Document excerpt >>
The actions of a pair of people in a strong relation are also strongly shaped by a set of mutual expectations. And in a complex relation, there can be a large number of possible equilibria. Furthermore, while a pair might intentionally change their equilibria more easily than can a hundred, such change is may still be hard. Accidental changes, in contrast, may happen often.
We are quite picky about starting new romantic relations, and wait for unusually positive signals before doing so. We then approach our new romances with many diverse expectations drawn from songs, movies, etc., as well as from our family and prior romances. We also care a lot about the details of our partner’s motives and intentions, and their expectations of those in us, even though these things are hard to see.
We can thus fall into a wide range of initial relation equilibria, especially at first, when we know the least about each other. Also, we seem to follow norms of trying to see the best in new relations, and trying to at least not contradict our partner’s initial interpretations of us. And we often misinterpret random changes in our partner’s energy, mood, or focus as signs about their changing attitudes toward us.
Random features of further interactions may suggest new or refined interpretations, which we may then also try to accommodate. In this way, a relation may drift through many equilibria over the course of a few years. How that relation is experienced by those partners also changes as equilibria change. And since the initial interaction vibe was selected for being unusually good, the changes after that will on average be bad. Until the relation seems to someone too hopeless to continue, and they break up.

Problems to solve >>
a: Return, word for word, the part of the passage on romantic relations that begins at the words "Random features of" and stops after "they break up.".
b: In the passage on romantic relations, what do we often misinterpret random changes in our partner's energy, mood, or focus as?

Material >>
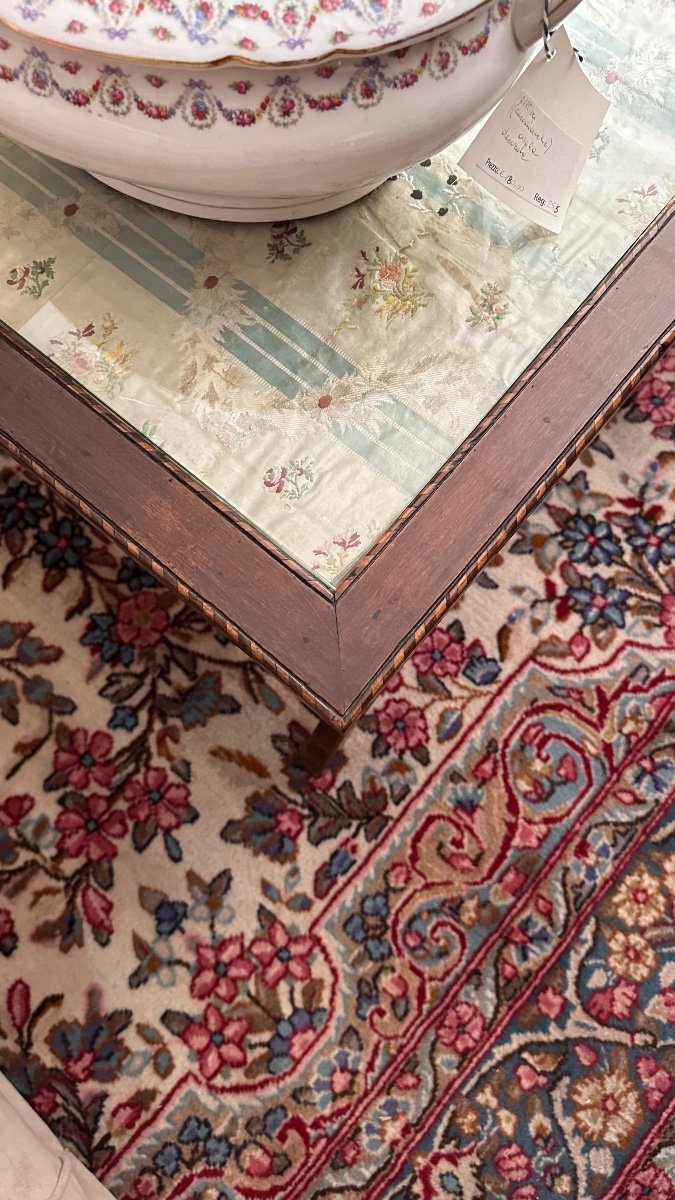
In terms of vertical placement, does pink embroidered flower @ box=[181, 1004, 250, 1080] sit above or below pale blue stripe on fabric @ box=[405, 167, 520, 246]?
below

Answers in order >>
a:
Random features of further interactions may suggest new or refined interpretations, which we may then also try to accommodate. In this way, a relation may drift through many equilibria over the course of a few years. How that relation is experienced by those partners also changes as equilibria change. And since the initial interaction vibe was selected for being unusually good, the changes after that will on average be bad. Until the relation seems to someone too hopeless to continue, and they break up.

b: Signs about their changing attitudes toward us.